__WHAT IS REQUIRED__.
Wherever a picture appears in the data below, omit it, and restate everything else word for word.

__SUPPLIED INFORMATION__.
================================

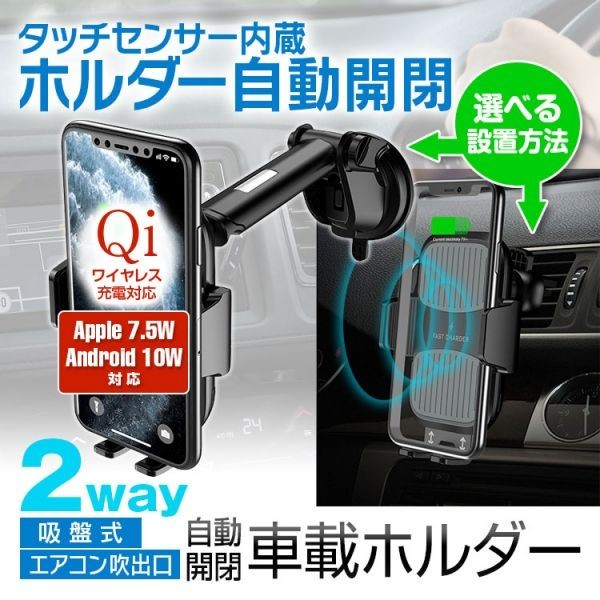 新品 100円 車載ワイヤレス 充電器 Qi 車載ホルダー スマホホルダー 自動開閉 急速充電 エアコン吹き出し口 360 回転 吸盤式 Kit35 1m の落札情報詳細 ヤフオク落札価格情報 オークフリー スマートフォン版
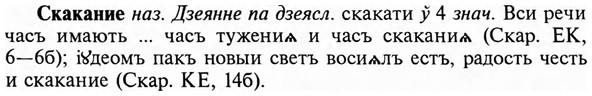 img/31/31-291_1781_Скакание.jpg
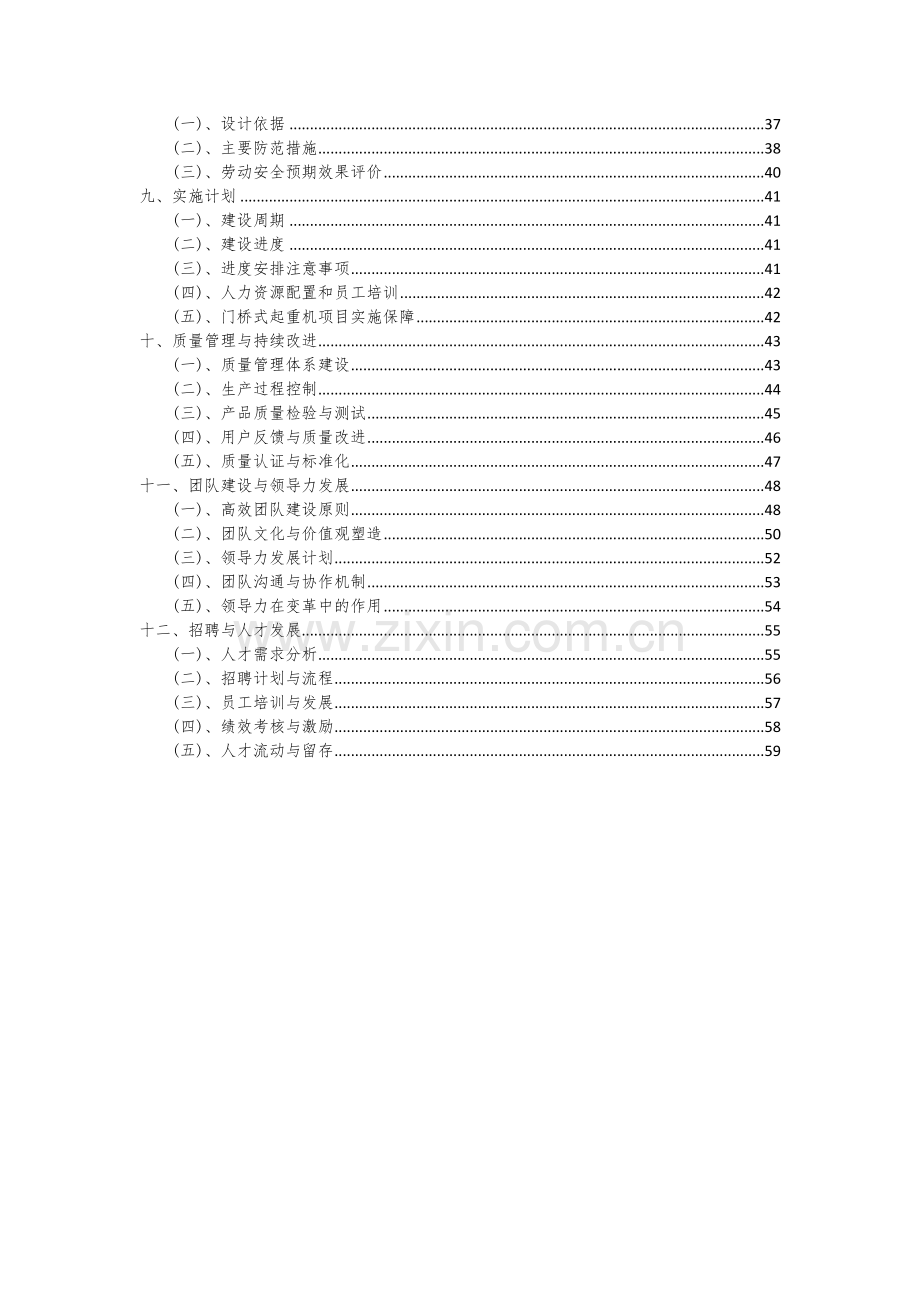 门桥式起重机项目可行性研究报告.docx_第3页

================================

__ANSWER BOX__.
 新品 100円 車載ワイヤレス 充電器 Qi 車載ホルダー スマホホルダー 自動開閉 急速充電 エアコン吹き出し口 360 回転 吸盤式 Kit35 1m の落札情報詳細 ヤフオク落札価格情報 オークフリー スマートフォン版
 img/31/31-291_1781_Скакание.jpg
 门桥式起重机项目可行性研究报告.docx_第3页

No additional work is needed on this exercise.